= Recorded data =
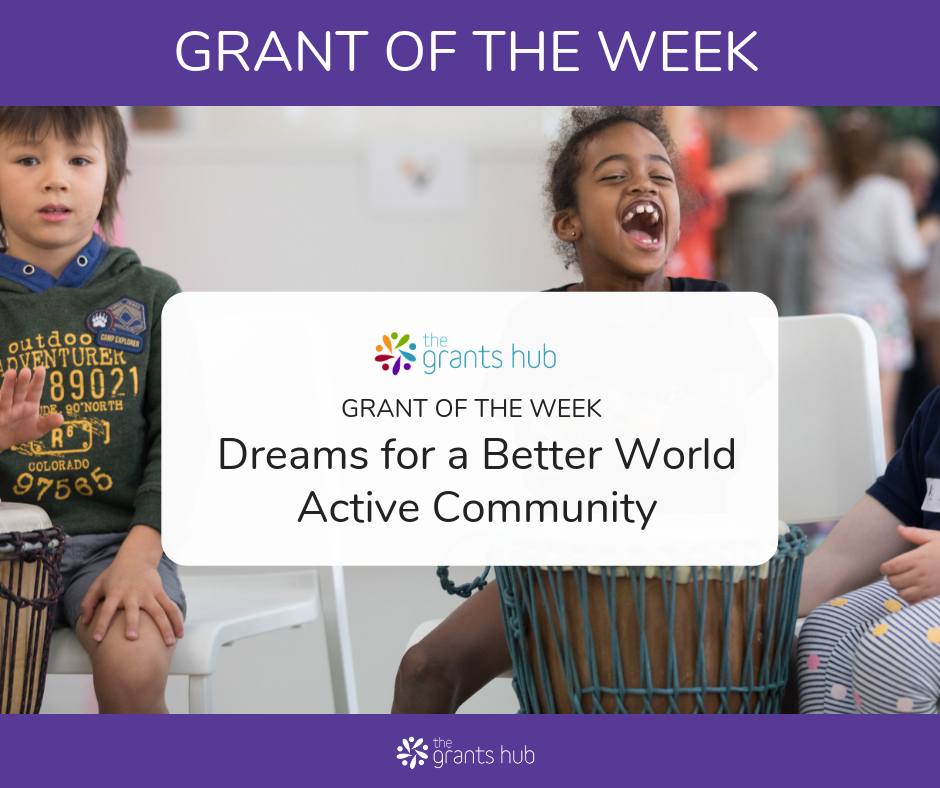 Copy of Sunsuper's Active Community Grant of the Week (1).png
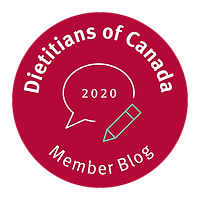 DC-Member-Blog-Badge-2020-EN-(1).png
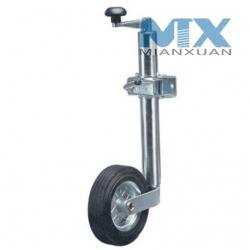 Jocky Wheel BO13205003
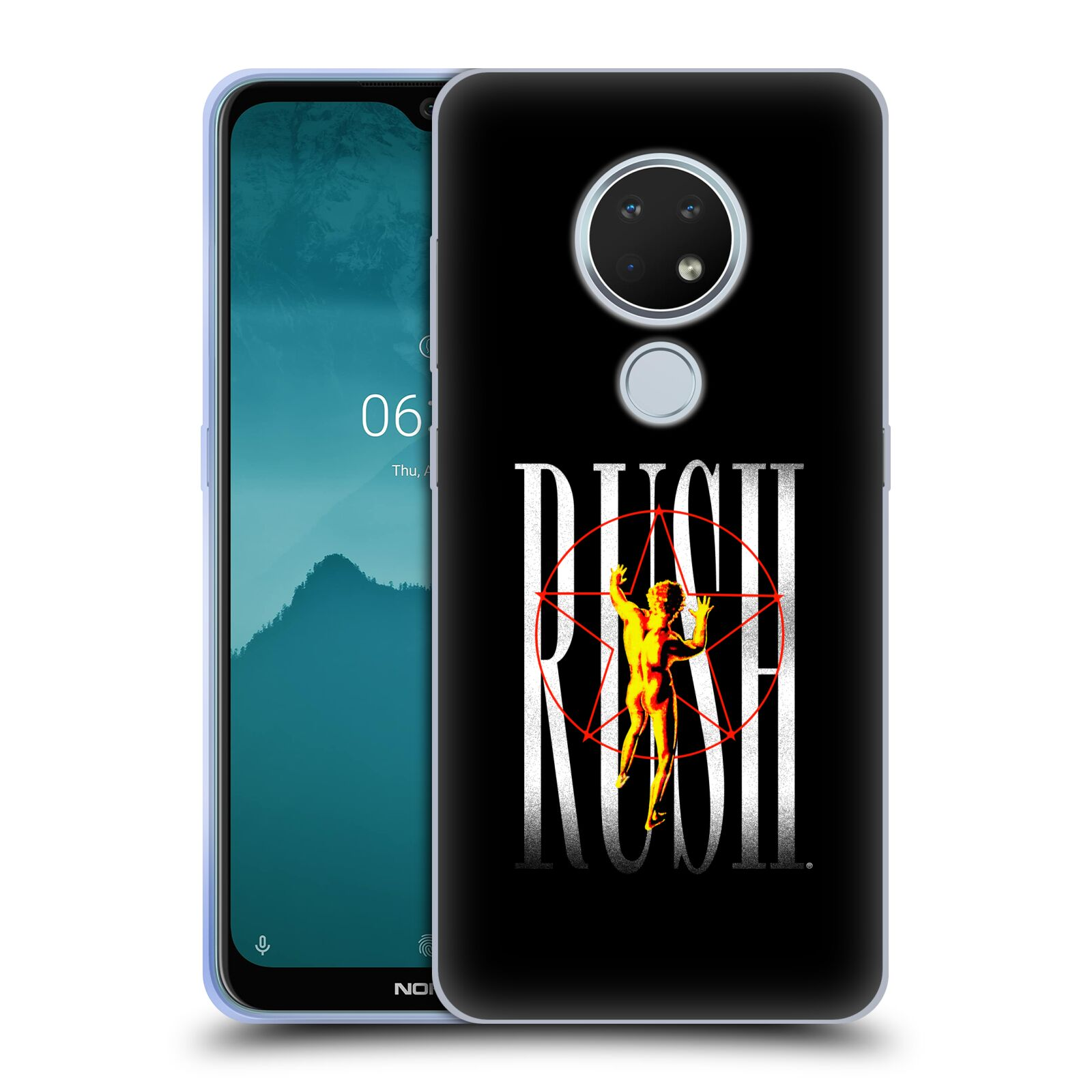 Official Rush Key Art 2112 Pentagram Gel Case for Nokia 6.2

= What you are asked to do =
Would you write out the data exactly, with no pictures in the copy?

= The completed task =
 Copy of Sunsuper's Active Community Grant of the Week (1).png
 DC-Member-Blog-Badge-2020-EN-(1).png
 Jocky Wheel BO13205003
 Official Rush Key Art 2112 Pentagram Gel Case for Nokia 6.2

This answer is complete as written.